At this stage, no. The next version of their search engine — slated to be live in a few months — will supposedly do the kind of context searching Walmart said was in this initial version.

We tested the system for searching for apple. It reported back iPhones and iPads. We then searched for pears, peaches and grapes. Then we searched for apple again. Though our intent was clear, it still displayed iPhones. In the next version, Walmart said it should understand the search in the context of what else we have asked for. THAT will be crucial and it could, theoretically, make a competitive difference.

Herb Sorensen
BrainTrust

Bravo, Walmart! This is my second accolade in a week. Last week it was the “scan and go” feature being tested. I note that five years ago I was presenting on the “Amazonification of Walmart” around the world. Don’t know that that had anything whatsoever to do with this, but this is EXACTLY what I foresaw as the proper course for Walmart.

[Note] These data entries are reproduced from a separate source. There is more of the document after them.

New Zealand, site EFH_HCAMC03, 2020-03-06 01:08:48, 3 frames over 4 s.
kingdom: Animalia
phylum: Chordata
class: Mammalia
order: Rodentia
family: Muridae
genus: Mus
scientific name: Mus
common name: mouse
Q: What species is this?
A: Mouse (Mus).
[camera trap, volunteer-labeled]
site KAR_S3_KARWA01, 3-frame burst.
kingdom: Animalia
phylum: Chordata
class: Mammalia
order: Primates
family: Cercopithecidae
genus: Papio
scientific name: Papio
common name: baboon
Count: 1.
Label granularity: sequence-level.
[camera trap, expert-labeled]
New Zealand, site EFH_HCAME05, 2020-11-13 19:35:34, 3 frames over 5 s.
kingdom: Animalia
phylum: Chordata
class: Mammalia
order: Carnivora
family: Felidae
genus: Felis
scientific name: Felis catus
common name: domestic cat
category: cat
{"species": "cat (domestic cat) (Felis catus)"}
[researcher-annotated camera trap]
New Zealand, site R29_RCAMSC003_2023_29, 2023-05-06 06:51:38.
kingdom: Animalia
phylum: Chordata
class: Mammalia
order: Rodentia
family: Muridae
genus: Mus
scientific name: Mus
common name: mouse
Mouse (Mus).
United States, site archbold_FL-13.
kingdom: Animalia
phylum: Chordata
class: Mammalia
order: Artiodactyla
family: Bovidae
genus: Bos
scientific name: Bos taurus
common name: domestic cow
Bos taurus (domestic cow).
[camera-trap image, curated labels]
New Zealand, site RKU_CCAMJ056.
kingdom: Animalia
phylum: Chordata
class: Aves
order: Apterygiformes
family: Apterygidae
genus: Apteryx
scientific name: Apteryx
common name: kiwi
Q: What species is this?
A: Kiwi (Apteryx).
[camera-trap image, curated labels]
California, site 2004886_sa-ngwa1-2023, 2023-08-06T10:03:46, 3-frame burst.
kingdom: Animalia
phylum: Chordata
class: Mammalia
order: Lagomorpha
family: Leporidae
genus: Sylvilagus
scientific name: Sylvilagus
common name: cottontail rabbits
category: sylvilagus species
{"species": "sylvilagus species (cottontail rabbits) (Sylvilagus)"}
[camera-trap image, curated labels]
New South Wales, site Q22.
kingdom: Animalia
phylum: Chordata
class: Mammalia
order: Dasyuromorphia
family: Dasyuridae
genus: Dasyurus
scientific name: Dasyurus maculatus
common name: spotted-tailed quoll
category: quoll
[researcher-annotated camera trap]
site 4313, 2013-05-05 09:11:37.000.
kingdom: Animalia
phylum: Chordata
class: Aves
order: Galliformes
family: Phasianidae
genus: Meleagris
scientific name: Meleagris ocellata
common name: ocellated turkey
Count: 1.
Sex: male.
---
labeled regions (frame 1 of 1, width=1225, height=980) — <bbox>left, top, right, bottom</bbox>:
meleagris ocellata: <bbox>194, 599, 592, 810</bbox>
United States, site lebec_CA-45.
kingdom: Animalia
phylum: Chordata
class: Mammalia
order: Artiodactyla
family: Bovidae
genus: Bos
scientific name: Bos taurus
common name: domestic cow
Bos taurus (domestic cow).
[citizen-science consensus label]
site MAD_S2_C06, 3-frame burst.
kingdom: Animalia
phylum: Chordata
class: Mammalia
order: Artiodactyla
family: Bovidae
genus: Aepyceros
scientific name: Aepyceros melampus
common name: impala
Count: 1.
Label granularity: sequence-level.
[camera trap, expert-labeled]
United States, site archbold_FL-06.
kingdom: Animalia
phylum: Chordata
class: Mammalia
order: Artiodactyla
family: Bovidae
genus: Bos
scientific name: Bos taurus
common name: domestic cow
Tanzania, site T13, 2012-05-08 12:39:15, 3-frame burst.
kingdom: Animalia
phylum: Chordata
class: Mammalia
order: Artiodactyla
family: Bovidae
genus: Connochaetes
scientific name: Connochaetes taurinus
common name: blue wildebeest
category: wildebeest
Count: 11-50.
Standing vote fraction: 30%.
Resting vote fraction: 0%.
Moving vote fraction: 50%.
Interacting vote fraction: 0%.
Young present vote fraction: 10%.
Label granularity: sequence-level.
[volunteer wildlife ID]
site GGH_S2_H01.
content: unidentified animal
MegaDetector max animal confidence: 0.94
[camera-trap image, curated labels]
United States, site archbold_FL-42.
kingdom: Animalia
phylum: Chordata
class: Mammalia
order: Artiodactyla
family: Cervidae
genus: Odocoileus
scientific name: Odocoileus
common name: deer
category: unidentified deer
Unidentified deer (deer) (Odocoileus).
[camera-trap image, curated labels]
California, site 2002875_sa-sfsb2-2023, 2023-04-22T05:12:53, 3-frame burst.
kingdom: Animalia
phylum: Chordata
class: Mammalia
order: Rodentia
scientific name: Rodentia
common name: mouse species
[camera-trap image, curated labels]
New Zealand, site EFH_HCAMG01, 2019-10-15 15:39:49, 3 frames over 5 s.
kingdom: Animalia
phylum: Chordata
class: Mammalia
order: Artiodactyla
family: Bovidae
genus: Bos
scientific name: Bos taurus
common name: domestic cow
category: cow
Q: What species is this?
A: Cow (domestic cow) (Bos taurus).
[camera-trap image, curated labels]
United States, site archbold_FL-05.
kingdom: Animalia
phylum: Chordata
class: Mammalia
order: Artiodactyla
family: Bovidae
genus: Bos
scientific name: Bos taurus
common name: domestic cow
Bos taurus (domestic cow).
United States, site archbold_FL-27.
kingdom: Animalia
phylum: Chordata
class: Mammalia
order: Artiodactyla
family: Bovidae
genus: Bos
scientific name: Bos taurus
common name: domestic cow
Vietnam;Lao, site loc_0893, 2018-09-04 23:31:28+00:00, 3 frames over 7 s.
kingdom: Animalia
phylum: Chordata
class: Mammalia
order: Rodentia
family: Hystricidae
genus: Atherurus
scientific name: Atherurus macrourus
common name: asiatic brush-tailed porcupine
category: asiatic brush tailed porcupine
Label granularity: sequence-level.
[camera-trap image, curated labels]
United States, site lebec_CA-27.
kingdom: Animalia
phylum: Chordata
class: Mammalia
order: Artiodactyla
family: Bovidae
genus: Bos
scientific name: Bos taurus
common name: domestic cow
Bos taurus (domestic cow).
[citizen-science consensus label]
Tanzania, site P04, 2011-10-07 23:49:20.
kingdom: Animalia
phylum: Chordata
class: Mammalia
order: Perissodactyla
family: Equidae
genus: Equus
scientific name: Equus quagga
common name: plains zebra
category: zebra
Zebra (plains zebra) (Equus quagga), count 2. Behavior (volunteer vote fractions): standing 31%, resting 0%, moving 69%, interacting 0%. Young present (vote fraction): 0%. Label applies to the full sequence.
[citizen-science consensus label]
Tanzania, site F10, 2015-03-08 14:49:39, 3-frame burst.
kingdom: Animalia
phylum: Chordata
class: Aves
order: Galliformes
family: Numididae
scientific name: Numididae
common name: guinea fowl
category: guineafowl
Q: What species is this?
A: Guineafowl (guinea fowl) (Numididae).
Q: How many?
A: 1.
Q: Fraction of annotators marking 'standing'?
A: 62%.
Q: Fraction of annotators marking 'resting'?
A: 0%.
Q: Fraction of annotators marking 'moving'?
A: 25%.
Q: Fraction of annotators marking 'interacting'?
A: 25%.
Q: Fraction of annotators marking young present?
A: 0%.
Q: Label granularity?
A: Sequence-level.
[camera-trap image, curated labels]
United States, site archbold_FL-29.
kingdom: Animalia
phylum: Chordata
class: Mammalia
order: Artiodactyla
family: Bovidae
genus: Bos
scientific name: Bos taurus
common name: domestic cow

This also moves forward the proper “total knowledge” strategy I mentioned in the privacy/tracking post. The point is that TOTAL KNOWLEDGE will progressively grow the cloud of big data, and the winning retailer will be the one who uses it, not to hector people/shoppers (aka SPAM) but to SERVE THEM EFFICIENTLY, as Walmart is doing here with its Polaris (serving the shopper) from the Social Genome (total knowledge.)

I know that this is not the end of the game, but it is fascinating to see Walmart leapfrogging Amazon, more or less in one fell swoop.

I have long said that retailing is ALWAYS at the cutting edge of social evolution. Some commercial drudges should wake up to the fact that this is the most exciting game on earth!!!

Craig Sundstrom
Guest

So how exactly is this different from (for want of a better word) a “normal” search function? That the algorithm figured out “glasses” might mean not just drinking glasses but also eyeglasses, window glass, ice cream or maybe even a bio of Ron Glass doesn’t strike me as all that innovative. OTOH you can argue that Walmart always has a significant advantage over its competitors from the start…regardless.

Mike Osorio
Guest
Mike Osorio
5 years 1 month ago

The 2nd question is the more interesting of the two. Walmart’s advantage over its chief competitors — Amazon, eBay, etc. — will relatively short lived because they have the resources to play catch up. The big guys’ lead over their smaller competitors will grow because the smaller players do not have their resources.

Shaun Ryan
Guest
Shaun Ryan
5 years 1 month ago

We run the site search for over 500 online retail sites, big and small. From my experience there is very limited opportunity to personalize the search results. Once someone has given you a keyword they are clearly signalling their current intention. Past behavior and other information you know about them is normally not that relevant.

Many retailers that are smaller than Walmart can and have been getting great site search by using services of companies like ours. They get the benefits of a larger team of search experts, with a broader experience across many different types of retailers.